**PROMPT**
In the data below, find every line that has the string "United", and copy it.

==== INFORMATION PROVIDED

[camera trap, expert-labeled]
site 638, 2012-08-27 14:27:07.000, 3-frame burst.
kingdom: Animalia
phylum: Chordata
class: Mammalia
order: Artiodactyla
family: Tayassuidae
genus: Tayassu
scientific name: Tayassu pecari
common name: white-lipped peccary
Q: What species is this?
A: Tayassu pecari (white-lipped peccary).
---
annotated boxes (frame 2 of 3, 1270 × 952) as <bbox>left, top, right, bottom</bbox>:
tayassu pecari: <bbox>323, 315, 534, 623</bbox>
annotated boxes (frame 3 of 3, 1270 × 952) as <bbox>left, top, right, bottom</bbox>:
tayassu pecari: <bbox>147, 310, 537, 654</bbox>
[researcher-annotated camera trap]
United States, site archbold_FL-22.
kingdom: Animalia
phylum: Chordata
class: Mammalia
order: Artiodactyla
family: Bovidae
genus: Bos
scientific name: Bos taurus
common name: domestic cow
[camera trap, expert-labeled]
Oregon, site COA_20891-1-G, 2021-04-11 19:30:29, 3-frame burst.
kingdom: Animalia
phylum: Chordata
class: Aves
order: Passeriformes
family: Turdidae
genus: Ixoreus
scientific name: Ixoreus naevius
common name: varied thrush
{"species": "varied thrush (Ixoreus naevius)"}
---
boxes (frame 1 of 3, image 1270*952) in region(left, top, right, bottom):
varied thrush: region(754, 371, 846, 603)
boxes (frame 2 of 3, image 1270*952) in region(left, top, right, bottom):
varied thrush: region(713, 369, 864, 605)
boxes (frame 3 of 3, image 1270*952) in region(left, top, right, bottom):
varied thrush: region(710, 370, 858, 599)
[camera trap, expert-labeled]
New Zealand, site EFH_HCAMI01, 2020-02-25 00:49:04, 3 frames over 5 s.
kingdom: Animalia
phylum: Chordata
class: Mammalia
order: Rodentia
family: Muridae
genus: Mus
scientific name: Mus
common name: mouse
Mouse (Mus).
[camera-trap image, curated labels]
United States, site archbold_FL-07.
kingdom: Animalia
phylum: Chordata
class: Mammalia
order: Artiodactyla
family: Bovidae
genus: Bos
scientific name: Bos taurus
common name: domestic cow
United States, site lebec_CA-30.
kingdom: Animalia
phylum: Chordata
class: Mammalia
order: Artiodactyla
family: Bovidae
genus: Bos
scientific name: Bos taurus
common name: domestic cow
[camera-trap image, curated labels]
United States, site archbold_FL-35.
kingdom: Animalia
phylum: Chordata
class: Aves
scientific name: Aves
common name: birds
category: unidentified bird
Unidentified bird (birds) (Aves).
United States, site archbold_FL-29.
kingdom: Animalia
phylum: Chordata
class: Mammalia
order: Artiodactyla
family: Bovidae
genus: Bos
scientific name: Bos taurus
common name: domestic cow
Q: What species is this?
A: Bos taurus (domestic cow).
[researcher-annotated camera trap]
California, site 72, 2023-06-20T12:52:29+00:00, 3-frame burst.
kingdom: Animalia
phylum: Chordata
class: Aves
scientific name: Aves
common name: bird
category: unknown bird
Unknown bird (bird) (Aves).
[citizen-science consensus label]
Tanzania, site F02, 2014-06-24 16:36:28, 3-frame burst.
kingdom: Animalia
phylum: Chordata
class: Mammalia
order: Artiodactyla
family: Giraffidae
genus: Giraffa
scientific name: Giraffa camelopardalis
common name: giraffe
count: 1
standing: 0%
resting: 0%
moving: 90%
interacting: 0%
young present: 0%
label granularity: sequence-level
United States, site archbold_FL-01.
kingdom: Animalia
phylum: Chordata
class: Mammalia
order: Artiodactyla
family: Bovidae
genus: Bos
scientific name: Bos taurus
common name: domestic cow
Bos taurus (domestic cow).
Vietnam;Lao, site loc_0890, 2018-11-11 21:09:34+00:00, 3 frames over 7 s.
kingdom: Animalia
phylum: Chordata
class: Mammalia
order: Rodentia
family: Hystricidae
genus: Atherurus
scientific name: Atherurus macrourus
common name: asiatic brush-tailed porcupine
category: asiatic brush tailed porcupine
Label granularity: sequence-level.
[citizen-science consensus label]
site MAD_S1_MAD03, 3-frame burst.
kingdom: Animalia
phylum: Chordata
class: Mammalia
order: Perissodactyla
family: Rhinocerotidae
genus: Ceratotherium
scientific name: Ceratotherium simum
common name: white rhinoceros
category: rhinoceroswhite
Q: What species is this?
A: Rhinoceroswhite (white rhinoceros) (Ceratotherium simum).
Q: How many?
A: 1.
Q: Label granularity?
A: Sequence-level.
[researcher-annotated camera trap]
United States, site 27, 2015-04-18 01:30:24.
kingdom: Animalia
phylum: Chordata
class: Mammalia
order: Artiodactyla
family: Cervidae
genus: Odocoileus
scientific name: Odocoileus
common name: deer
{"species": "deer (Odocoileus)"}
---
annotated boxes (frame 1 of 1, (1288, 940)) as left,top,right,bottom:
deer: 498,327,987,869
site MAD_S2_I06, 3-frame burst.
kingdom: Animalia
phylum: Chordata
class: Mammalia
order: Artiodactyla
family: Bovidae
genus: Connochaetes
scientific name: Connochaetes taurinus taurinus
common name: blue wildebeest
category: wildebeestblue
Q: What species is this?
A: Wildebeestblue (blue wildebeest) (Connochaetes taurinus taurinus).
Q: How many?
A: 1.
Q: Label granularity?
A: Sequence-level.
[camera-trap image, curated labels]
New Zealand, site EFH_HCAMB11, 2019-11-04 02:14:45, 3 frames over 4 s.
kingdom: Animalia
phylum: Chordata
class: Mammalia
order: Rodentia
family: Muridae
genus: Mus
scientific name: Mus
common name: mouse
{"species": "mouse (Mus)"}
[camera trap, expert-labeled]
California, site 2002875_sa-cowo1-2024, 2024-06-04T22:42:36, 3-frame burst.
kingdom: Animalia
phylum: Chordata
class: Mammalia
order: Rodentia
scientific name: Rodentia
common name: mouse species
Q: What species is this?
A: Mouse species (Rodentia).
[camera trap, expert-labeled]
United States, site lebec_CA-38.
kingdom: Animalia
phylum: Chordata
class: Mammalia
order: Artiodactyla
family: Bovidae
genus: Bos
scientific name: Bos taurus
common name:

========

**PROBLEM SOLUTION**
United States, site archbold_FL-22.
United States, site archbold_FL-07.
United States, site lebec_CA-30.
United States, site archbold_FL-35.
United States, site archbold_FL-29.
United States, site archbold_FL-01.
United States, site 27, 2015-04-18 01:30:24.
United States, site lebec_CA-38.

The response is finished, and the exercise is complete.